Here's my (completely unsubstantiated) theory. It happend literally the day after crossing $500 & 50K views in adsense. I'm guessing one of those was a trigger for manual review by some contractor, perhaps overseas. They looked at my sites for 3 sec, found them to be cookie-cutter and decided to blacklist the account. I get the impression they shoot first, ask questions later. I didn't feel like dealing with it all or starting over so I just moved on to other things.
I talked to someone from Google at I/O who should know and he claimed they don't play "Whack a mole" with websites. They will tweak their ranking algorithm to punish the behavior they see in a web site they don't want to be ranked.
That was probably me. We have two sides to the webspam team at Google: engineering and manual. We definitely prefer to write algorithms so that we avoid dealing with individual websites--the idea is that you strive to fix the root cause of an issue, not to tackle specific sites. However, if we see a website that violates our guidelines and that gets past the algorithms, we are willing to take manual action. Where possible, we use the output of the manual team not only to reduce spam itself, but to train the next iteration of algorithms.
For example, one of the big issues in blackhat spam this past year was illegally hacked sites. Our algorithms weren't doing the best job on hacked sites, so the manual team kept an eye out for hacked sites to remove them (and often to alert the website owners that they'd been hacked). The data generated by the manual team helped us build and deploy multiple new algorithms to detect hacked sites, leading to a 90% reduction in the number of hacked sites showing up in Google's search results in the past few months. That decrease in hacked spam in turn frees up the manual team to tackle the next bleeding-edge technique the spammers use.
I suspect every major search engine uses similar approaches: try to stop the majority of spam with algorithms, but be willing to take action in the mean time while engineers work to improve the algorithms.
Great to know. Out of curiosity, in this particular case, did you save supposed violations for each site, or did you blacklist all of them based on a few?

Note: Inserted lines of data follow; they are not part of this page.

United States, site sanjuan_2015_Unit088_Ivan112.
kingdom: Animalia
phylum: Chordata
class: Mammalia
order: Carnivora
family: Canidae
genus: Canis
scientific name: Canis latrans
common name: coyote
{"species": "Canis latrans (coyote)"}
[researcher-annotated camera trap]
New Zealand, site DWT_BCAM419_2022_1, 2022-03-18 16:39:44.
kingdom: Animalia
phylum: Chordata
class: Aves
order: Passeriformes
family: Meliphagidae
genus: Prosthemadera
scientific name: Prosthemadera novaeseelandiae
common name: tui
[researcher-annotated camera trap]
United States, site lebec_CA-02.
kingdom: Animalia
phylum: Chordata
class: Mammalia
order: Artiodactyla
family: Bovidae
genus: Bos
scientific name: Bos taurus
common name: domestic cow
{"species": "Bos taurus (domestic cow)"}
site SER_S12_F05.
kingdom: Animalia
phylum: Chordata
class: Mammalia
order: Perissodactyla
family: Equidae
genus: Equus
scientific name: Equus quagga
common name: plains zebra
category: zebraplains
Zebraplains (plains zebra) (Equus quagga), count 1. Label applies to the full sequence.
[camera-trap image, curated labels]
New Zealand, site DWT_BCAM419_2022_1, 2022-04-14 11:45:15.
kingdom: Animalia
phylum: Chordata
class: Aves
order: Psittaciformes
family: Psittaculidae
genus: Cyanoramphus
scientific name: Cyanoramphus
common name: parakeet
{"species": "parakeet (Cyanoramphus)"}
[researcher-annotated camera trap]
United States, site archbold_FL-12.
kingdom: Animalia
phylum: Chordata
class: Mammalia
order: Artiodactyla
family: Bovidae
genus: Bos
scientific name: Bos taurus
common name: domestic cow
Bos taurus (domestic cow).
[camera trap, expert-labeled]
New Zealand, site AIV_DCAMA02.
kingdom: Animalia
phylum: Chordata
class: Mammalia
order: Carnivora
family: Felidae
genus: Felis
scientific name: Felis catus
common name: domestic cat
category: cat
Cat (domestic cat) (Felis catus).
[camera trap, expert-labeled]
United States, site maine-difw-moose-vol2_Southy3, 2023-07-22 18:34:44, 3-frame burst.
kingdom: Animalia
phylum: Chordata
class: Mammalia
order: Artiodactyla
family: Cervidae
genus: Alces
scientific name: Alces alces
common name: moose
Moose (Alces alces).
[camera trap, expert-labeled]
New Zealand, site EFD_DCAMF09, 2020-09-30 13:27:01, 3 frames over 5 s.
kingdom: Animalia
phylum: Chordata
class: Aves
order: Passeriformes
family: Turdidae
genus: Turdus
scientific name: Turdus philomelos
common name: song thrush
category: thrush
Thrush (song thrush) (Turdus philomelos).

It varies for different cases depending on a lot of factors like severity, impact on users, etc. In the particular case from above, to find out the history of what might have happened, I just picked a domain at random and dug into its history to find the autogenerated pages with tons of typos for each domain.
I could post more examples from the other domains, but my point is that this is the sort of thing that users dislike and complain about. If you were a blogger and saw pages like this ranking for your name or your site's name, you probably wouldn't be happy either. From looking at a few domains, I don't think that we overgeneralized from a few pages in this case.
I know that you've moved on and the domains are shut down now. And I'm not trying to be cantankerous. I'm just trying to say that from our point of view there's good reasons to take action on sites like this so that users don't complain to us.
So, basically what you're saying is I went wrong with the typos? I got really excited by my algo and was overzealous with adding it. I believe I did take it off of the sites I issued re-inclusion requests for, but they never got re-included and I never got any messages back (to my knowledge). Also, they were not on every one of those domains.
Each site took a long time to make actually. They either involved generating a data set from scratch or piecing together and parsing other large data sets. This one in particular, I was crawling the Web for feed discovery and was planning on adding stuff like grouping the best posts by category, etc.
Yeah, would love to know about some others, e.g. japanese2englishdictionary.com, idnscan.com, serverslist.com. Also, did you actually get any complaints about this or was it triggered by some other threshold/thing? On a side note, I still get requests about exposing some of this data, i.e. sites behind ip addresses or lists of domains matching some criteria. In any case, thx for the info!
I can understand the need to take action. I just think it could have been handled better. If typos were the problem, I would have removed them immediately if someone told me, and that could have been automated. In retrospect, it seems pretty obvious, but it wasn't at the time.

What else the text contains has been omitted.